» Your objective
Put every line from the one containing "What distance would" through the end of the records into a Markdown table with the columns Row and Entry, where Row numbers the lines in order and blank lines are omitted.

» Extracted entries

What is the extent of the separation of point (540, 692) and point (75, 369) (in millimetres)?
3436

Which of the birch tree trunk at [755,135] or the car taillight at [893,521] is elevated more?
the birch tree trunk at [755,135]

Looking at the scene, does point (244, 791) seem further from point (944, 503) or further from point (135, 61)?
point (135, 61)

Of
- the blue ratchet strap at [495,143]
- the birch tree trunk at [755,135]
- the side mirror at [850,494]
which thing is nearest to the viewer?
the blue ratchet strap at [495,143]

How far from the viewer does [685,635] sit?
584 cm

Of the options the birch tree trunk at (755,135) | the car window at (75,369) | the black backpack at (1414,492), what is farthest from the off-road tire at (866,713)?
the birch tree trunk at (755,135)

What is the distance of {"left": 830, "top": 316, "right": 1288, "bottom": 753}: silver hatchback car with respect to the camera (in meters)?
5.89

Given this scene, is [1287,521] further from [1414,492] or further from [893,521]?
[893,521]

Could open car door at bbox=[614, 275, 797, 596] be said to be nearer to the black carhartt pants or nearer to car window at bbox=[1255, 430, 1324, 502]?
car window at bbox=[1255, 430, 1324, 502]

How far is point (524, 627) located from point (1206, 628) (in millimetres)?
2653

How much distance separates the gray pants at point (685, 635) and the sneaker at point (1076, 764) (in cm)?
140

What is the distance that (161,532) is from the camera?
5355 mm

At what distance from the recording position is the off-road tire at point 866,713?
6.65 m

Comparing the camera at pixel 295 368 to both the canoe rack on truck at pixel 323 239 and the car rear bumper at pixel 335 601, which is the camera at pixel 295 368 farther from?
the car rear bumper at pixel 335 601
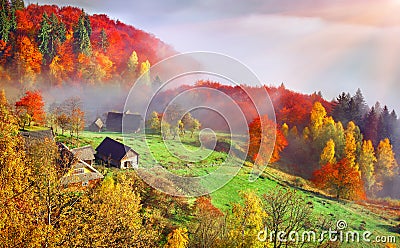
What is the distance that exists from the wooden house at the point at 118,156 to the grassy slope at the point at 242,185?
0.84 meters

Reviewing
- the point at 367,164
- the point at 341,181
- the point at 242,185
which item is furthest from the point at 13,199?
the point at 367,164

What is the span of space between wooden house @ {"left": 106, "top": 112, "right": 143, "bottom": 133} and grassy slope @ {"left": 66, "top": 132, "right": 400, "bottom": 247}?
Answer: 1221 mm

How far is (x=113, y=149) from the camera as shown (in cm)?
2481

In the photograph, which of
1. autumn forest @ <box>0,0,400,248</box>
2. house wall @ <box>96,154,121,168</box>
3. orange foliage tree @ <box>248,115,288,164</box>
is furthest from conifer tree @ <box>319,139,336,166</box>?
house wall @ <box>96,154,121,168</box>

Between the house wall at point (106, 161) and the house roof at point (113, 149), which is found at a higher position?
the house roof at point (113, 149)

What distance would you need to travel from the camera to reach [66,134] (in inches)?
1155

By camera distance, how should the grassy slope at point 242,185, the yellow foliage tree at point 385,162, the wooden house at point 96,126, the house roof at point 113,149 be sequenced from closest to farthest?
1. the grassy slope at point 242,185
2. the house roof at point 113,149
3. the wooden house at point 96,126
4. the yellow foliage tree at point 385,162

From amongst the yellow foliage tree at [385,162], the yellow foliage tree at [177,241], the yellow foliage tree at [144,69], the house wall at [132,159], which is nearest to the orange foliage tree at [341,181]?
the yellow foliage tree at [385,162]

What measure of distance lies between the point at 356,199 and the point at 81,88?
33.5m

» Exercise solution
| Row | Entry |
|---|---|
| 1 | What distance would you need to travel from the camera to reach [66,134] (in inches)? |
| 2 | 1155 |
| 3 | By camera distance, how should the grassy slope at point 242,185, the yellow foliage tree at point 385,162, the wooden house at point 96,126, the house roof at point 113,149 be sequenced from closest to farthest? |
| 4 | 1. the grassy slope at point 242,185 |
| 5 | 2. the house roof at point 113,149 |
| 6 | 3. the wooden house at point 96,126 |
| 7 | 4. the yellow foliage tree at point 385,162 |
| 8 | From amongst the yellow foliage tree at [385,162], the yellow foliage tree at [177,241], the yellow foliage tree at [144,69], the house wall at [132,159], which is nearest to the orange foliage tree at [341,181]? |
| 9 | the yellow foliage tree at [385,162] |
| 10 | What measure of distance lies between the point at 356,199 and the point at 81,88? |
| 11 | 33.5m |